-
Type: Bug
-
Resolution: Done
-
Priority: Critical - P2
-
Affects Version/s: None
-
Component/s: None
-
None
Using 2.0.2, but I believe this is still an issue in master.
The problem is here:
def read(length) handle_errors do data = read_from_socket(length) while data.length < length data << read_from_socket(length - data.length) end data end end
read_from_socket does not check if the socket is half-closed when it returns 0, so you spin on the read, leading to 100% cpu usage and no progress.

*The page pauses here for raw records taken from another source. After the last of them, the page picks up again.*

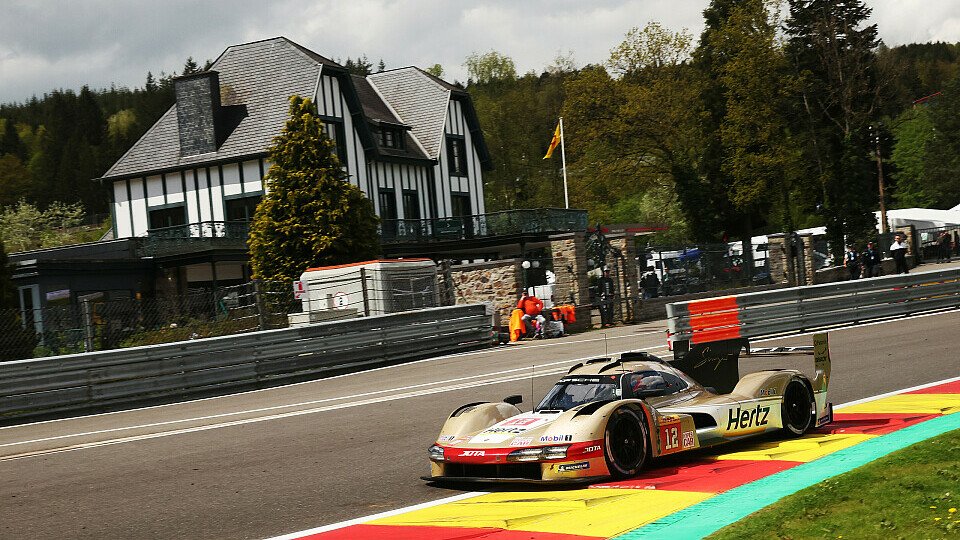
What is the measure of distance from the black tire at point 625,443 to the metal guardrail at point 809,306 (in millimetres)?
13470

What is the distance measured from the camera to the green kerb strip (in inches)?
270

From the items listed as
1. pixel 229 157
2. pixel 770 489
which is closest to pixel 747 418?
pixel 770 489

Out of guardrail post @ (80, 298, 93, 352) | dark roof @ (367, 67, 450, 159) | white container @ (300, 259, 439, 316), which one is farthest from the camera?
dark roof @ (367, 67, 450, 159)

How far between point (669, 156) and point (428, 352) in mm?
41359

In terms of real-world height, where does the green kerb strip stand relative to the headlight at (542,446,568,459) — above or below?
below

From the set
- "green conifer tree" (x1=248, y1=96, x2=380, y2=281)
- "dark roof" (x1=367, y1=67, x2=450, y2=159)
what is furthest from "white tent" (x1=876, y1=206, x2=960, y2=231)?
"green conifer tree" (x1=248, y1=96, x2=380, y2=281)

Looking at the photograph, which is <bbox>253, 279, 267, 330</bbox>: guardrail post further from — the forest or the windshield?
the forest

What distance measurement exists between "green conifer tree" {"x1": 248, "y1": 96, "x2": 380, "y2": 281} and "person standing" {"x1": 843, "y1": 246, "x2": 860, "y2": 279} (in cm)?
2157

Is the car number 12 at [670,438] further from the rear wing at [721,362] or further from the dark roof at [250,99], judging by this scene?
the dark roof at [250,99]

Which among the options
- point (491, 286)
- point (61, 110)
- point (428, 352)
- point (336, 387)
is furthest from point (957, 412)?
point (61, 110)

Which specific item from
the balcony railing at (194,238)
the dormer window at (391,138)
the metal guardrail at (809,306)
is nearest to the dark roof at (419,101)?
the dormer window at (391,138)

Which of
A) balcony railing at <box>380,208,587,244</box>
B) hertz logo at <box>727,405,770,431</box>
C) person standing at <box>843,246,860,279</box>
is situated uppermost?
balcony railing at <box>380,208,587,244</box>

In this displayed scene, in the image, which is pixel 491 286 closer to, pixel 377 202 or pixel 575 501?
pixel 377 202

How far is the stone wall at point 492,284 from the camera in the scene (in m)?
31.5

We diagnosed this by noticing the cpu spike, stracing the process which showed that the process was spinning on calling read with a return value of 0. We correlated the fd being used in read to the description in procfs, then grepped lsof for that socket id, which had the status of "can't identify protocol", which is the smoking gun for a half-open TCP connection.
I searched for this issue here, but did not find any others.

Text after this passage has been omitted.